I really wish that there were more docs - the header/DOxygen stuff is OK and it makes sense I'm sure to those familiar with the code base, but I tend to find "example usage" more helpful than abstract docs - I've largely got *no idea* how I'd would work out how to use engine, I'd probably end up "reverse engineering" it from messenger and/or qpid::messaging, which is less than ideal.

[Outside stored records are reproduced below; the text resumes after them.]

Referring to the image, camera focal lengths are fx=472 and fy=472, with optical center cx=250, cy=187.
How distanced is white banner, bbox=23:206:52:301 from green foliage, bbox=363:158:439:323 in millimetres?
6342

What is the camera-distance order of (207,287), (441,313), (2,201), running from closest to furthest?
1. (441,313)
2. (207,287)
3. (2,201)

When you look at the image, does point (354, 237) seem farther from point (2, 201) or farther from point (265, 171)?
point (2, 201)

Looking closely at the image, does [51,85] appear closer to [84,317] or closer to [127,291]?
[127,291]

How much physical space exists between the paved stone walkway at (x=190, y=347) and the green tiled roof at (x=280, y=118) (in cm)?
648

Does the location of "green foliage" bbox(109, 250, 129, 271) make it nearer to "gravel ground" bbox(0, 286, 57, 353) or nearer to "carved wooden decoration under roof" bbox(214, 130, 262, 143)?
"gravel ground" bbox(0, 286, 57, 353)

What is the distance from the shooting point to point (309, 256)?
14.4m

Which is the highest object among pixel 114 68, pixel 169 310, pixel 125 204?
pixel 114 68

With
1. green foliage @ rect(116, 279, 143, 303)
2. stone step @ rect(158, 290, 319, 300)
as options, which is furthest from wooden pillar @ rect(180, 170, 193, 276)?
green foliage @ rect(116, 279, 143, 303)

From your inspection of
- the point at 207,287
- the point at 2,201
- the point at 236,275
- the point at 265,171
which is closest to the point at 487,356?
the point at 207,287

On a somewhat related aside, I'd have killed for some code comments at the weekend fighting my way through this. It seems to be pretty much universal across Proton and Qpid that there are next to no comments aside from the API DOxygen. I realise that some may argue that comments can get stale and out of date comments might be misleading, but if I'm honest I found working my way through without comments a pretty frustrating experience. Maybe it's just me?

Cheers,
Frase


On 19/11/13 20:30, Ken Giusti wrote:
Hit "send" a bit too quickly:

The "official" proton docs are linked from the proton release web page:

http://qpid.apache.org/releases/qpid-proton-0.5/index.html


These are generated from the header file - we're missing an overview page 
though (https://issues.apache.org/jira/browse/PROTON-462)

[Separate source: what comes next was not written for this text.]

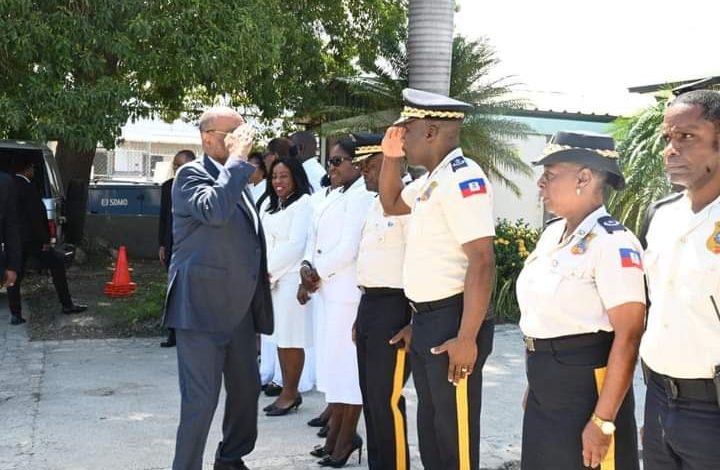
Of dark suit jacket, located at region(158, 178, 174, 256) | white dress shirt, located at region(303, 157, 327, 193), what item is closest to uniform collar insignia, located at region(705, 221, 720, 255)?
white dress shirt, located at region(303, 157, 327, 193)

Justin - can you remove those old proton api docs Fraser hit from our web site?

http://qpid.apache.org/components/messenger/book/sending-and-receiving.html
thanks,

-K


----- Original Message -----
From: "Ken Giusti" <[email protected]>
To: [email protected]
Sent: Tuesday, November 19, 2013 3:17:37 PM
Subject: Re: using proton messenger *asynchronously*

Hi Fraser,

----- Original Message -----
From: "Fraser Adams" <[email protected]>
To: [email protected]
Sent: Sunday, November 17, 2013 7:04:53 AM
Subject: using proton messenger *asynchronously*

Hey all,
I've been messing around trying to get messenger to do something in
asynchronous mode. The comments here:
http://qpid.apache.org/components/messenger/book/sending-and-receiving.html

Suggest that it's possible - though the doc there probably needs an edit
because |pn_messenger_send(messenger) |isn't legal - it needs a second
parameter, the actual prototype is:
/*
   * @param[in] messenger the messager
   * @param[in] n the number of messages to send
   *
   * @return an error code or zero on success
   * @see error.h
   */
PN_EXTERN int pn_messenger_send(pn_messenger_t *messenger, int n);

But that's by the by:


When I started playing with this I eventually figured out that I needed
to have:
pn_messenger_set_blocking(messenger, false);

After I've created a messenger, as well as doing:
pn_messenger_send(messenger, 0);


But it all seems a lot more cryptic than that. Under the hood there's a
call to pn_messenger_tsync, which in blocking mode eventually ends up
blocking on a poll and has a while loop internally. Now that tsync call
seems to do a whole bunch of things actually leading to sends and
receives of the sockets, so it seems just calling pn_messenger_send in
non-blocking mode isn't enough and I need to call
pn_messenger_work(messenger, 0); too.

You're correct here - it appears that the web page you reference hasn't been
updated since Rafi added the non-blocking stuff.  You definitely need to
call pn_messenger_work() in order to have data hit the wire.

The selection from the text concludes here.